### Problem requirements
Please show every line in the entries below that includes the word "Tanzania".

### Material for this task
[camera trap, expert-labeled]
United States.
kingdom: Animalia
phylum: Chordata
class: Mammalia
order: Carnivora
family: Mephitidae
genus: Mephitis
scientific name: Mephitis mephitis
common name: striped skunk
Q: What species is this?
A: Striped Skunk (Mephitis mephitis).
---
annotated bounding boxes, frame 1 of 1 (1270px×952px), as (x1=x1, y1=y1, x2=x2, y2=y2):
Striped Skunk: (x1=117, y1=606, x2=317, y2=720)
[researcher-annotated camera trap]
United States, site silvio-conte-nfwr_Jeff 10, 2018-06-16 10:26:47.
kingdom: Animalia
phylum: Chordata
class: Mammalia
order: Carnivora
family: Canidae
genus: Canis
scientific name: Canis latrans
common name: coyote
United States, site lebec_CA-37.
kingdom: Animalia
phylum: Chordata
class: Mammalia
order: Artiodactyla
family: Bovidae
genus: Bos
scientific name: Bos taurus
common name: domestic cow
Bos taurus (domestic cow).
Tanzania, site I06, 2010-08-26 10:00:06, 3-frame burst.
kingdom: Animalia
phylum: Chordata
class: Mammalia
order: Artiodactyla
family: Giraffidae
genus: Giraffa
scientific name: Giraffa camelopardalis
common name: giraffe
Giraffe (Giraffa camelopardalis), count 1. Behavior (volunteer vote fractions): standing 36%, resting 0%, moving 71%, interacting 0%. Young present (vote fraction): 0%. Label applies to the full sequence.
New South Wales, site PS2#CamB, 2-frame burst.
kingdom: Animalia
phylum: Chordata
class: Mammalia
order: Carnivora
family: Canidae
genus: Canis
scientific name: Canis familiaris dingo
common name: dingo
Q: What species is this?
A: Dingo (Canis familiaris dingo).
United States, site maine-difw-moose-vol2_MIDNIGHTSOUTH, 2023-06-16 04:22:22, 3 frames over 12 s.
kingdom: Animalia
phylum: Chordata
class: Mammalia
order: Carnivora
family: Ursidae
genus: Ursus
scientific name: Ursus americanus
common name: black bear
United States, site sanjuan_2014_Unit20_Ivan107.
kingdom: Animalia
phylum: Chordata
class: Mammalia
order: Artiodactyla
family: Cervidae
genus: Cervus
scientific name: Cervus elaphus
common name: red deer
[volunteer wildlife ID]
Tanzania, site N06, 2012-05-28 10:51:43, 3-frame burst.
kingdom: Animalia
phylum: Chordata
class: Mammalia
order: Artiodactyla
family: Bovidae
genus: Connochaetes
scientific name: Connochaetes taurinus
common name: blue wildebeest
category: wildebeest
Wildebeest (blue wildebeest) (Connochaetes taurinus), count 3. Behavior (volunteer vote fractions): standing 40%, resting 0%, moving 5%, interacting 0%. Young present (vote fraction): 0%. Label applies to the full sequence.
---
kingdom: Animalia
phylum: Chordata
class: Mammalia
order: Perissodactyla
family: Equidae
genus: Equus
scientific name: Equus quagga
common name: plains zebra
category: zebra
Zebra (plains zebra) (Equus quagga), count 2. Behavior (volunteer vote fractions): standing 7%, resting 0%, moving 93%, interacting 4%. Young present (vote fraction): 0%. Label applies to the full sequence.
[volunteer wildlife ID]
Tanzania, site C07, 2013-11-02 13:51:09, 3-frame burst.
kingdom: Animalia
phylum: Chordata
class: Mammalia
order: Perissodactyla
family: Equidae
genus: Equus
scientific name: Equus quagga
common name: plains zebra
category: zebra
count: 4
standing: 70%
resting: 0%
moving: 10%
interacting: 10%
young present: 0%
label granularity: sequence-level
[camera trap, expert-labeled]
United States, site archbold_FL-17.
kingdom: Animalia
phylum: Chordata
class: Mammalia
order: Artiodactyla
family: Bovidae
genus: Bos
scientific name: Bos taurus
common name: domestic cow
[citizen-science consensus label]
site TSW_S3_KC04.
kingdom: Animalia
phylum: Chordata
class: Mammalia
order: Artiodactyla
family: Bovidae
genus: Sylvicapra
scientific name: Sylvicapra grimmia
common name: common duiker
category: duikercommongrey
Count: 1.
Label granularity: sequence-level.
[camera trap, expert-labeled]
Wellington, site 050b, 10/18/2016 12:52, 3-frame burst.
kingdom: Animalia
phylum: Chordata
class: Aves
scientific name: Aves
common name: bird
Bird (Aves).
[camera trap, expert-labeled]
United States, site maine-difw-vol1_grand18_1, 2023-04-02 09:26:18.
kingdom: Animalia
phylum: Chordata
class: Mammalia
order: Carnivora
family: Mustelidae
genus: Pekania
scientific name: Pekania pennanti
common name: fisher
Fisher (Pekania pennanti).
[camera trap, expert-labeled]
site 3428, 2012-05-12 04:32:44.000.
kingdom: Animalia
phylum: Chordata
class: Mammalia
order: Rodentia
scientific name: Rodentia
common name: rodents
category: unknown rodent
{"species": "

### Exercise result
Tanzania, site I06, 2010-08-26 10:00:06, 3-frame burst.
Tanzania, site N06, 2012-05-28 10:51:43, 3-frame burst.
Tanzania, site C07, 2013-11-02 13:51:09, 3-frame burst.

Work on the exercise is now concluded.